Wednesday, September 19, 2018

Seamlessly Replace a Computer by Copying These 3 Folders

The reason people often hang on to computers until they are outdated or fail is typically because moving to a new computer is tedious! There are a variety of personalized settings that need to be configured, each of which take time. Some examples of these settings are:
  • Power modes
  • Desktop backgrounds
  • Web browser favorites
  • Keyboard shortcuts
  • Screen resolution
There is also the task of installing proprietary software and configuring applications. In other words, it can be a lot of work moving to a new computer or laptop. All of these tasks are reasons why we avoid replacing a device for as long as we can.

Even considering all the work it takes, it is ALWAYS better to move to a new device before the existing one fails. This ensures a more seamless process, that data is not lost, and that application configurations can be compared so they are set up exactly the same. When replacing a computer, it is important to know the 3 folders that are most important to copy to the new device.

Seamlessly Replace a Computer by Copying These 3 Folders


This is the most obvious folder to copy since it is the default location for saved files. This folder contains documents, photos, videos, and music and should have nearly all files saved locally. This folder is easy to access, listed in the Start menu, and pinned as a shortcut in a Windows Explorer window.


Even with the best of intentions, files inevitably end up on the desktop. It may be something downloaded for temporarily reference, a short term save location or an accident. Whatever the reason, once the file is there, it often remains there and never gets moved to a longer term storage place. If you ever stop to take the time to really look through the desktop file list you might be surprised what you find!


The AppData folder is a folder you may have never noticed. It is located within the user account folder and it holds the data and settings of many local applications. Most programs store information inside a folder they create which is located inside the Local folder, under the AppData folder. Occasionally you will also find items in the Roaming folder. To be safe, copy the entire AppData folder, with the three sub-folders, so you have everything you may need.

To navigate to the AppData folder:
  • Open Windows Explorer
  • Expand the local disk (C:)
  • Expand the Users folder
  • Click on the appropriate user folder
  • The AppData folder should be listed in the right panel

NOTE: If you do not see the AppData folder listed, you will need to change the folder options to show hidden folders. To do this, open the Control Panel, click on "File Explorer Options". In the File Explorer Options window, click the View tab. Under the "Hidden files and folders" heading select "Show hidden files, folders, or drives" and click the OK button.

Special Note

One last thing worth mentioning is checking where application data is stored if you have any propriety programs. Not all programs store information in the AppData folder. Most software applications will tell you where their data is being stored. For example, pressing the F2 button in QuickBooks reveals where the file is being stored.

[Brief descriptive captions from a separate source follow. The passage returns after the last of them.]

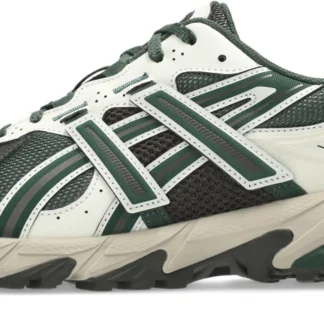ASICS GEL-SONOMA TR62 — 300
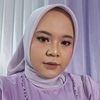 ulfi414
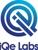 iQe logo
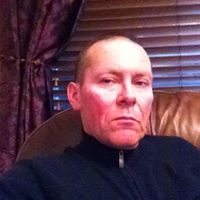 George Gooch Photo 5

When upgrading a computer or laptop, there are quite a few things to consider. If you plan the replacement device ahead of time, the process will be far easier than trying to recover from a catastrophic loss. Still, it is a process, and using the tips above will help ensure you capture all of the folders you need when making the move to a new device. 

As always, having the information to accomplish something in the most thorough manner can make all the difference!